Le Quotidien, Vendredi 12 Août 2005

Une centrale sur la Pikauba d’ici deux ans?

Chicoutimi (PG) – Une coopérative de solidarité de Jonquière a présenté lundi un projet de centrale hydroélectrique sur la rivière Pikauba d’un montant de 87 millions $ qui viendrait régler le problème du niveau d’eau du lac Kénogami. La centrale d’une capacité de 49,7 mégawatts serait par surcroît rentable, idée qu’Hydro-Québec ne croyait pas réalisable.

Le projet a été déposé lundi à la MRC du Fjord-du-Saguenay. «On le fait pour stabiliser les eaux du Lac Kénogami, de la rivière Chicoutimi et de la rivière aux Sables», explique Gérald Lavoie, un retraité et vice-président de la Coopérative de solidarité en services énergétiques. La centrale qui comprendrait aussi un barrage serait située en amont de la jonction entre la rivière aux Ecorces et la Pikauba. «On inonderait un peu. On monterait un peu le niveau de la rivière Pikauba et la centrale se trouverait entre deux crans», spécifie-t-il. La chute actuelle aurait une dénivellation de 120 pieds selon M. Lavoie. Toujours selon lui, le tout pourrait être réalisé en une période d’un an à un an et demi dès que le feu vert sera donné, ce qui l’amène à dire que le tout pourrait être réalisé d’ici deux ans.

Elle serait la propriété d’une société en commandite, constituée de la MRC et de la coop, ceci conformément à loi 62 sur les compétences municipales qui entreront en vigueur le 1er janvier prochain.. C’est d’ailleurs cette loi qui dicte la capacité de production de l’éventuelle centrale, car la puissance maximale possible est de 50 mégawatts.

Le projet sera étudié par la MRC prochainement. «On a mandaté le comité administratif de la MRC de faire une étude plus approfondie», précise Christine Dufour, secrétaire-trésorière adjointe.
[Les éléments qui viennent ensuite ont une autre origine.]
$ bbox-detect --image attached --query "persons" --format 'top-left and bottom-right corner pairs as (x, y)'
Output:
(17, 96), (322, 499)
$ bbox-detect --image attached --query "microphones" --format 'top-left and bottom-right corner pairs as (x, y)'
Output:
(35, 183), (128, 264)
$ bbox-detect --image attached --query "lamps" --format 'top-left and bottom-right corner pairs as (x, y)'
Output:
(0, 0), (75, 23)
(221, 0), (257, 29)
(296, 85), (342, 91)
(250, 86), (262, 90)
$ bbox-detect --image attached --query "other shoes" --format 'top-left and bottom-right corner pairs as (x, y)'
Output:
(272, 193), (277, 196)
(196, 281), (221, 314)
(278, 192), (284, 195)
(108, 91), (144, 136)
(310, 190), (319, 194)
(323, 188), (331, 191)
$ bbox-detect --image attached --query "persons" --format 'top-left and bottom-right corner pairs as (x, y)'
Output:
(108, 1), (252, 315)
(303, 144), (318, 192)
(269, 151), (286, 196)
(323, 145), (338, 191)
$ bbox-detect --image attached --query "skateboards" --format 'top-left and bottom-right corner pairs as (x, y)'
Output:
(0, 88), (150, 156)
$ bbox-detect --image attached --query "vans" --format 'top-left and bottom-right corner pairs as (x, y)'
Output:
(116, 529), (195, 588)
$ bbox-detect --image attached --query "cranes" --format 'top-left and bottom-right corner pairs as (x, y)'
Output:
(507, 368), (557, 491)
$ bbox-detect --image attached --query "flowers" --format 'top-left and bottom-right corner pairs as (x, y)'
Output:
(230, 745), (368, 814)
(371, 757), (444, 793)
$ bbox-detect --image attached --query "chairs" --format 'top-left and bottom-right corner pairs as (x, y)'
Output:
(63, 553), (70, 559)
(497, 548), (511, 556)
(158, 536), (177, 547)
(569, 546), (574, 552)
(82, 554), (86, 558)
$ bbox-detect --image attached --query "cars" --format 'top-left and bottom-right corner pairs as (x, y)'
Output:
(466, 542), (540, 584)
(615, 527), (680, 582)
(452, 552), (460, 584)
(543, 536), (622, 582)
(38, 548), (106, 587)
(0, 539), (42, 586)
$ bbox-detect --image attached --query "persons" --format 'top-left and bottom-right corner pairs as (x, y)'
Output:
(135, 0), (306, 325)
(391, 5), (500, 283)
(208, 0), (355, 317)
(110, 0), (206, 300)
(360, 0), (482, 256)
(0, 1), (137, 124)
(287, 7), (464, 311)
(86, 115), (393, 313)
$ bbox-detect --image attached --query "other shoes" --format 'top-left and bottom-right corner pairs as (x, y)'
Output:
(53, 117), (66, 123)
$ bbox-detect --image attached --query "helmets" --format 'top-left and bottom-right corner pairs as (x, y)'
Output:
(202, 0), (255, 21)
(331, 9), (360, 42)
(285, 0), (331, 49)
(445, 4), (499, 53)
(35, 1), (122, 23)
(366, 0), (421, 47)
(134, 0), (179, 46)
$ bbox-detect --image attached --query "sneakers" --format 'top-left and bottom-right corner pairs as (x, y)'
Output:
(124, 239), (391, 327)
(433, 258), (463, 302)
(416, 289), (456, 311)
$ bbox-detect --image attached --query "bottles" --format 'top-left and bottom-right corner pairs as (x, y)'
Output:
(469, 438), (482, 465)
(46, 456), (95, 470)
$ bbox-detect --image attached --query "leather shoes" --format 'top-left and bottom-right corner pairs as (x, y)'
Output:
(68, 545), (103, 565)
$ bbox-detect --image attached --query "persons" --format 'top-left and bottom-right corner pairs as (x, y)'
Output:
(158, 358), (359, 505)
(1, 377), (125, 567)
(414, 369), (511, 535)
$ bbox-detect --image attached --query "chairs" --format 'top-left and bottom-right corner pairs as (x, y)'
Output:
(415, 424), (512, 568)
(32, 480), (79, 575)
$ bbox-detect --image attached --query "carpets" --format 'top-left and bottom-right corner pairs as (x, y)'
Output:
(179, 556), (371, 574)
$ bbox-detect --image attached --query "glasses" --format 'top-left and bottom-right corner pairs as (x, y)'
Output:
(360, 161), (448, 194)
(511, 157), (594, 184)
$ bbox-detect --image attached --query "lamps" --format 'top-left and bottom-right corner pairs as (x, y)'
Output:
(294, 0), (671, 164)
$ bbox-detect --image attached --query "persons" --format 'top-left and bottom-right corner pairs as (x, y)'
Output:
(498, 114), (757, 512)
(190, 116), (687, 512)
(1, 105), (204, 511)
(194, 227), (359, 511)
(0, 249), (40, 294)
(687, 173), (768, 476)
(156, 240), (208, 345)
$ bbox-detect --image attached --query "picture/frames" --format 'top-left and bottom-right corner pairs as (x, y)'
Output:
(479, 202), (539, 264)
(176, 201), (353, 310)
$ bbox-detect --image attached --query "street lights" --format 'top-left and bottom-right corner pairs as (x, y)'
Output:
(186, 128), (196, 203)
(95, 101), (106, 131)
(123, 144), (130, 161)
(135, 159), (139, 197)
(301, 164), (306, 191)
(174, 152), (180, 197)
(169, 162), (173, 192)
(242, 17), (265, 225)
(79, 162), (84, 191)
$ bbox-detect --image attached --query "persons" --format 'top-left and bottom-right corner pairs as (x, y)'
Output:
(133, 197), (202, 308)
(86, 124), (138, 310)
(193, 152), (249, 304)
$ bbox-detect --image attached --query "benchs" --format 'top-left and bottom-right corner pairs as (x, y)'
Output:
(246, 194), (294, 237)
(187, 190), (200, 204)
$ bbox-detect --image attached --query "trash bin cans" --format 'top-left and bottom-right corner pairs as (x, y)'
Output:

Ce comité se réunira le 23 août. La ministre responsable de la région, Françoise Gauthier, a été mise au parfum il y a deux ou trois mois par la coopérative. Des entreprises, dont notamment Elkem Métal, devraient aussi éventuellement être contactées.

II n’y a pour l’instant aucun plan de la centrale d’établi et le projet se base sur une étude de faisabilité effectuée en 1995 et qui serait mise à jour par la MRC. De plus, le projet n’aurait pas à passer par le processus des audiences publiques en environnement car selon ses promoteurs le rapport du BAPE de décembre 2003 serait adéquat. Le secteur envisagé faisait partie du projet plus large d’Hydro-Québec. Le BAPE avait alors autorisé Hydro à aller de l’avant avec son projet de 850 millions $, idée qui a été abandonnée par la suite, la société d’État le jugeant non rentable.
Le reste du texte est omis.